Job A » Put the records from the line containing "What is the measured" through the end of the records into a JSON list of strings, with one string per line and blank lines left out.
Job B » Carry on the passage about BentoML runners and model signatures from where it ends.

Passage shown »
As demonstrated in the tutorial, a model runner can be created
from a saved model via the to_runner
API:
iris_clf_runner = bentoml.sklearn.get("iris_clf:latest").to_runner()
The runner instance can then be used for creating a bentoml.Service
:
svc = bentoml.Service("iris_classifier", runners=[iris_clf_runner])
@svc.api(input=NumpyNdarray(), output=NumpyNdarray())
def classify(input_series: np.ndarray) -> np.ndarray:
result = iris_clf_runner.predict.run(input_series)
return result
To test out the runner interface before writing the Service API callback function, you can create a local runner instance outside of a Service:
# Create a Runner instance:
iris_clf_runner = bentoml.sklearn.get("iris_clf:latest").to_runner()
# Initializes the runner in current process, this is meant for development and testing only:
iris_clf_runner.init_local()
# This should yield the same result as the loaded model:
iris_clf_runner.predict.run([[5.9, 3., 5.1, 1.8]])
To learn more about Runner usage and its architecture, see Using Runners.
Model Signatures#
A model signature represents a method on a model object that can be called. This information is used when creating BentoML runners for this model.
From the example above, the iris_clf_runner.predict.run
call will pass through
the function input to the model’s predict
method, running from a remote runner
process.

Material for this exercise »

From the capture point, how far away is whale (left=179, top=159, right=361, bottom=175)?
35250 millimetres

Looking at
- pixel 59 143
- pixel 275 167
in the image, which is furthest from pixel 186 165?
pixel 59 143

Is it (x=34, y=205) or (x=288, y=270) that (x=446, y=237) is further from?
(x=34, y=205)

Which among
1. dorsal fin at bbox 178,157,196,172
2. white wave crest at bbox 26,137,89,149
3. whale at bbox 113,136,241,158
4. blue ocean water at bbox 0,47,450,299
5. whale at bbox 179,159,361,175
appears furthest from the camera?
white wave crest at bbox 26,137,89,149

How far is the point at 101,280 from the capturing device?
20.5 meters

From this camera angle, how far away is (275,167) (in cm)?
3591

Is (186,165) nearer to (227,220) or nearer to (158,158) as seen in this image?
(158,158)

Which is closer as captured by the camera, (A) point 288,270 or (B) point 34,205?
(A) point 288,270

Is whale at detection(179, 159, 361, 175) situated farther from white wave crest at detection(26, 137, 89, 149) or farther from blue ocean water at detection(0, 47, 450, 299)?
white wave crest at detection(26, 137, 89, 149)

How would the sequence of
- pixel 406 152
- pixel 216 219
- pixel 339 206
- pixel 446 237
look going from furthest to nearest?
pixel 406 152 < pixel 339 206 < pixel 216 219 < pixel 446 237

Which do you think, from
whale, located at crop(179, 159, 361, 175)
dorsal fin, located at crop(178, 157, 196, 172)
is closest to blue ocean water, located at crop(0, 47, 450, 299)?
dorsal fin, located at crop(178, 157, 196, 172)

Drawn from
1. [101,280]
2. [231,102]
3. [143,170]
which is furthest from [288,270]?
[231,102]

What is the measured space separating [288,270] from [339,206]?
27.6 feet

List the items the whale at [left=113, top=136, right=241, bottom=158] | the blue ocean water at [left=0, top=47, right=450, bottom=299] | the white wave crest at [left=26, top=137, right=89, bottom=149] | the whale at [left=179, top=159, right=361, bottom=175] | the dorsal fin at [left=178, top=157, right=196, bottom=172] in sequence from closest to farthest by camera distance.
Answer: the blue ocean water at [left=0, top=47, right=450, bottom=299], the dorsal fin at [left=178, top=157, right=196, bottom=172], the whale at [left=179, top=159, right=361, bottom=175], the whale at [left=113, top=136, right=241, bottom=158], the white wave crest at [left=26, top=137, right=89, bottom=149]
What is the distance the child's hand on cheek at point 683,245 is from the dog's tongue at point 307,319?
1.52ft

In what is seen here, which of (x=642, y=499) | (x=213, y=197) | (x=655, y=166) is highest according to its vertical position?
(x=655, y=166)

Exercise result A »
[
  "What is the measured space separating [288,270] from [339,206]?",
  "27.6 feet",
  "List the items the whale at [left=113, top=136, right=241, bottom=158] | the blue ocean water at [left=0, top=47, right=450, bottom=299] | the white wave crest at [left=26, top=137, right=89, bottom=149] | the whale at [left=179, top=159, right=361, bottom=175] | the dorsal fin at [left=178, top=157, right=196, bottom=172] in sequence from closest to farthest by camera distance.",
  "Answer: the blue ocean water at [left=0, top=47, right=450, bottom=299], the dorsal fin at [left=178, top=157, right=196, bottom=172], the whale at [left=179, top=159, right=361, bottom=175], the whale at [left=113, top=136, right=241, bottom=158], the white wave crest at [left=26, top=137, right=89, bottom=149]",
  "What is the distance the child's hand on cheek at point 683,245 is from the dog's tongue at point 307,319?",
  "1.52ft",
  "In what is seen here, which of (x=642, y=499) | (x=213, y=197) | (x=655, y=166) is highest according to its vertical position?",
  "(x=655, y=166)"
]

Exercise result B »
For many other ML frameworks, the model object’s inference
method may not be called predict
. Users can customize it by specifying the model
signature during save_model
:
bentoml.pytorch.save_model(
"demo_mnist", # model name in the local model store
trained_model, # model instance being saved
signatures={ # model signatures for runner inference
"classify": {
"batchable": False,
}
}
)
runner = bentoml.pytorch.get("demo_mnist:latest").to_runner()
runner.init_local()
runner.classify.run( MODEL_INPUT )
A special case here is Python’s magic method __call__
. Similar to the
Python language convention, the call to runner.run
will be applied to
the model’s __call__
method:
bentoml.pytorch.save_model(
"demo_mnist", # model name in the local model store
trained_model, # model instance being saved
signatures={ # model signatures for runner inference
"__call__": {
"batchable": False,
},
}
)
runner = bentoml.pytorch.get("demo_mnist:latest").to_runner()
runner.init_local()
runner.run( MODEL_INPUT )
Batching#
For model inference calls that supports taking a batch input, it is recommended to
enable batching for the target model signature. In which case, runner#run
calls
made from multiple Service workers can be dynamically merged to a larger batch and run
as one inference call in the runner worker. Here’s an example:
bentoml.pytorch.save_model(
"demo_mnist", # model name in the local model store
trained_model, # model instance being saved
signatures={ # model signatures for runner inference
"__call__": {
"batchable": True,
"batch_dim": 0,
},
}
)
runner = bentoml.pytorch.get("demo_mnist:latest").to_runner()
runner.init_local()
runner.run( MODEL_INPUT )
Tip
The runner interface is exactly the same, regardless batchable
was set to
True or False.
The batch_dim
parameter determines the dimension(s) that contain multiple data
when passing to this run method. The default batch_dim
, when left unspecified,
is 0
.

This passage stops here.